In a triangle, the sum of the lengths of any two sides must be greater than the length of the third side. This is known as the Triangle Inequality Theorem. This principle is crucial for determining whether three given lengths can form a triangle.

For instance, if we have three sides represented by terms of a geometric progression (G.P.), we must verify that:

• The sum of the first two terms is greater than the third term.
• The sum of the last two terms is greater than the first term.
• The sum of the first and last terms is greater than the second term.

These conditions ensure the lengths can form a triangle.

When applying the triangle inequality to terms of a G.P., like in this exercise, we start with sides given by a common ratio greater than one: typically represented as \(a\), \(ar\), and \(ar^2\). Each pair of sides added together must be greater than the third, resulting in three inequalities that can be used to validate the sides of a triangle.

The Greatest Integer Function, also known as the floor function, is denoted by \([x]\). It represents the greatest integer that is less than or equal to a given real number \(x\). This function is pivotal in problems where integer values are needed from floating-point numbers.

In mathematical terms, for any real number \(x\), \([x]\) stands for the largest integer not greater than \(x\). Here are some examples:

• For \(x = 2.3\), \([x] = 2\).
• For \(x = -1.7\), \([x] = -2\).

In the context of this exercise, the function helps us determine \([r]\), where \(r\) is the common ratio of the G.P and is a number with specific bounds due to the inequalities derived from the triangle inequality.

The problem also requires computing \([-r]\), which involves assessing the greatest integer less than or equal to the negative value of \(r\). By understanding the behavior of this function, complex mathematical calculations become manageable, as we convert real numbers into simpler integer values.

Quadratic Equations are equations of the form \(ax^2 + bx + c = 0\), where \(a eq 0\). These equations are vital in various areas of mathematics, including geometric progressions and inequalities, to find the roots or solutions that satisfy them.

In our exercise, solving the quadratic equation derived from the inequality \(r^2 - r - 1 < 0\) requires us to find where this quadratic expression is less than zero.

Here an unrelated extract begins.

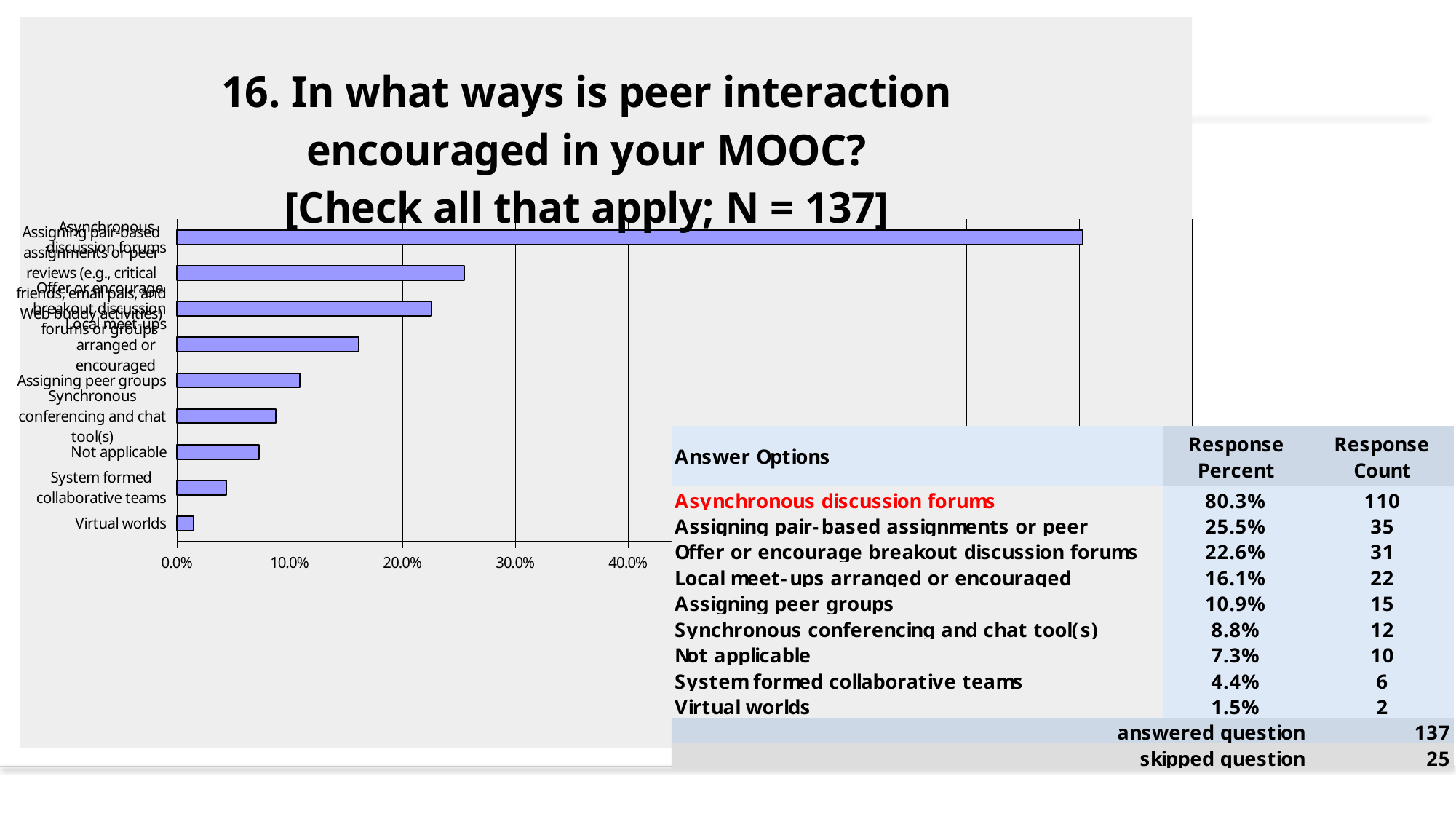
What is the response percent for Local meet-ups arranged or encouraged? 16.1% What is the response count for Assigning peer groups? 15 How many answer options are plotted in the chart? 9 What is the response percent for Asynchronous discussion forums? 80.3% Which is larger, the response percent for Offer or encourage breakout discussion forums or for Synchronous conferencing and chat tool(s)? Offer or encourage breakout discussion forums Which answer option has the highest response percent? Asynchronous discussion forums How many respondents answered the question, according to the table? 137 Which answer option has the lowest response percent? Virtual worlds What kind of chart is shown on the slide? bar chart What is the response percent for System formed collaborative teams? 4.4% Is the value for Asynchronous discussion forums greater or less than 40.0%? greater What is the difference in response percent between Assigning pair-based assignments or peer reviews and Not applicable? 18.2%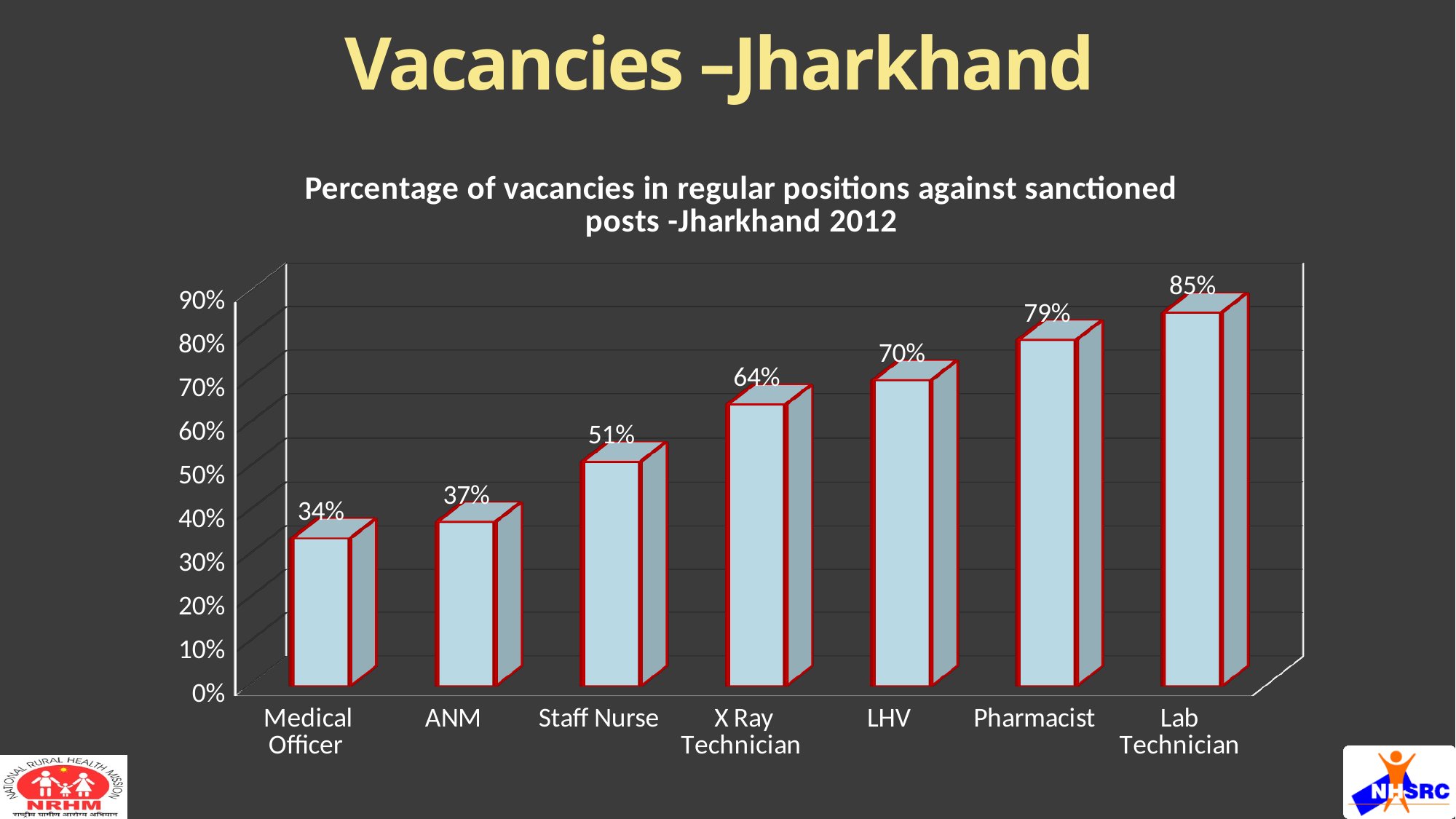
What is the percentage of vacancies for Medical Officer? 34% What is the difference between the vacancy percentages for LHV and Staff Nurse? 19% Which position has the highest percentage of vacancies? Lab Technician Do the vacancy percentages rise or fall from left to right across the positions? Rise What is the title of the chart? Percentage of vacancies in regular positions against sanctioned posts -Jharkhand 2012 What kind of chart is shown on the slide? Bar chart What is the difference between the vacancy percentages for Lab Technician and Medical Officer? 51% What is the percentage of vacancies for X Ray Technician? 64% Which has a higher vacancy percentage, ANM or Staff Nurse? Staff Nurse What is the percentage of vacancies for Pharmacist? 79% How many positions are shown on the chart? 7 Which position has the lowest percentage of vacancies? Medical Officer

To find the roots, we use the quadratic formula:
\[ r = \frac{-b \pm \sqrt{b^2 - 4ac}}{2a} \]
Inserting \(a = 1\), \(b = -1\), and \(c = -1\) into the formula yields:
\[ r = \frac{1 \pm \sqrt{5}}{2}\]
The solutions give us critical points on the number line, which divide it into intervals that can be tested against the inequality. Testing indicates that \(1 < r < \frac{1 + \sqrt{5}}{2}\) satisfies the inequality, meaning \(r\) falls within this range if the terms indeed form a triangle.

This understanding helps when solving mathematical problems involving G.P.s, where the greatest integer function is applied to real solutions obtained from quadratic equations.